**SET TASK**: Keep the pictures out and restate every record exactly.

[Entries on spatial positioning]
:::
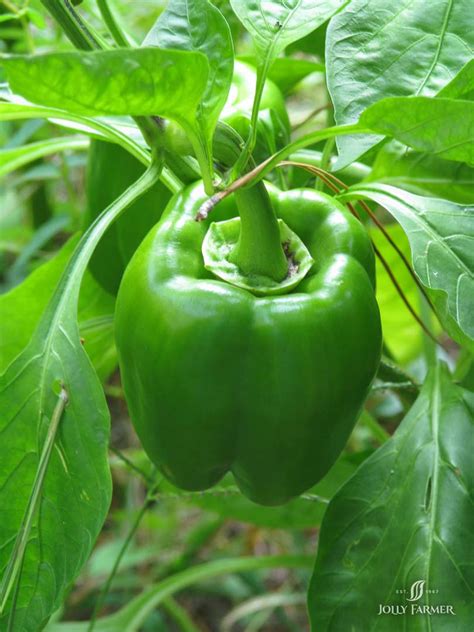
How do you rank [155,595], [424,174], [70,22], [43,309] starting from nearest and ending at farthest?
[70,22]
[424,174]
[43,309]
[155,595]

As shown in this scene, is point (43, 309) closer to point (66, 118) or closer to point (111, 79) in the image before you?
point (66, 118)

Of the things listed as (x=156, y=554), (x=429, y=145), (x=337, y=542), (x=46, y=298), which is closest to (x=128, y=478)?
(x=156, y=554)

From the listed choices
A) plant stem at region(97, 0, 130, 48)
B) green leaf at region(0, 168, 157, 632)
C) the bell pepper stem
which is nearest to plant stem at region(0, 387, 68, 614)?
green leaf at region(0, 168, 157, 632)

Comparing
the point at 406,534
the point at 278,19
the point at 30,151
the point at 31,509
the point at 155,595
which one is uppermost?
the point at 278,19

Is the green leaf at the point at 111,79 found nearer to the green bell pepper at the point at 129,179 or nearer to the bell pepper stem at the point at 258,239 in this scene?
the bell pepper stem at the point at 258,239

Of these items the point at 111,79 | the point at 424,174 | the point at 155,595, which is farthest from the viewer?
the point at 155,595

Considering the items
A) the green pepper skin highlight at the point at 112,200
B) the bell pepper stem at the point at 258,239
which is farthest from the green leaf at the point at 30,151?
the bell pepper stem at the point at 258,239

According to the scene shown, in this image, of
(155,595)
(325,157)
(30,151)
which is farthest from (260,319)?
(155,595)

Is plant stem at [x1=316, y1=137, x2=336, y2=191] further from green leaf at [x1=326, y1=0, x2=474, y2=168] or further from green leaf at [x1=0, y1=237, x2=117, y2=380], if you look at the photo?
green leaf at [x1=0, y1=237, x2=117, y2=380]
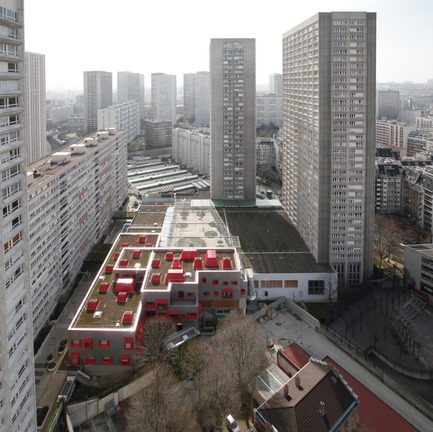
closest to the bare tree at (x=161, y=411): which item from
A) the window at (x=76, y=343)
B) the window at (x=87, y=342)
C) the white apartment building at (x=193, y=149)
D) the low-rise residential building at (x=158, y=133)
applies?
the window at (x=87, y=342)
:::
**EXERCISE RESPONSE**:
How do you rank [155,595], [424,174], [70,22], [43,309] starting from nearest and ending at farthest?
[70,22]
[424,174]
[43,309]
[155,595]

As shown in this scene, is point (43, 309) closer to point (66, 118) or closer to point (111, 79) in the image before you?
point (66, 118)

Of the things listed as (x=156, y=554), (x=429, y=145), (x=337, y=542), (x=46, y=298), which is closest to (x=128, y=478)?
(x=156, y=554)

From the listed choices
A) plant stem at region(97, 0, 130, 48)
B) green leaf at region(0, 168, 157, 632)
C) the bell pepper stem
which is nearest to plant stem at region(0, 387, 68, 614)?
green leaf at region(0, 168, 157, 632)

Comparing
the point at 406,534
the point at 278,19
the point at 30,151
the point at 31,509
the point at 155,595
which one is uppermost?
the point at 278,19

Is the green leaf at the point at 111,79 found nearer to the green bell pepper at the point at 129,179 or nearer to the bell pepper stem at the point at 258,239 in this scene?
the bell pepper stem at the point at 258,239

Of these items the point at 111,79 | the point at 424,174 | the point at 155,595, which is farthest from the viewer?
the point at 155,595

Considering the items
A) the green pepper skin highlight at the point at 112,200
B) the bell pepper stem at the point at 258,239
which is farthest from the green leaf at the point at 30,151?
the bell pepper stem at the point at 258,239

According to the scene shown, in this image, of
(155,595)
(325,157)
(30,151)
which is farthest from (260,319)?
(155,595)

Is plant stem at [x1=316, y1=137, x2=336, y2=191] further from green leaf at [x1=326, y1=0, x2=474, y2=168] or further from green leaf at [x1=0, y1=237, x2=117, y2=380], if you look at the photo?
green leaf at [x1=0, y1=237, x2=117, y2=380]
closest to the bare tree at (x=161, y=411): which item from
A) the window at (x=76, y=343)
B) the window at (x=87, y=342)
C) the white apartment building at (x=193, y=149)
D) the low-rise residential building at (x=158, y=133)
applies?
the window at (x=87, y=342)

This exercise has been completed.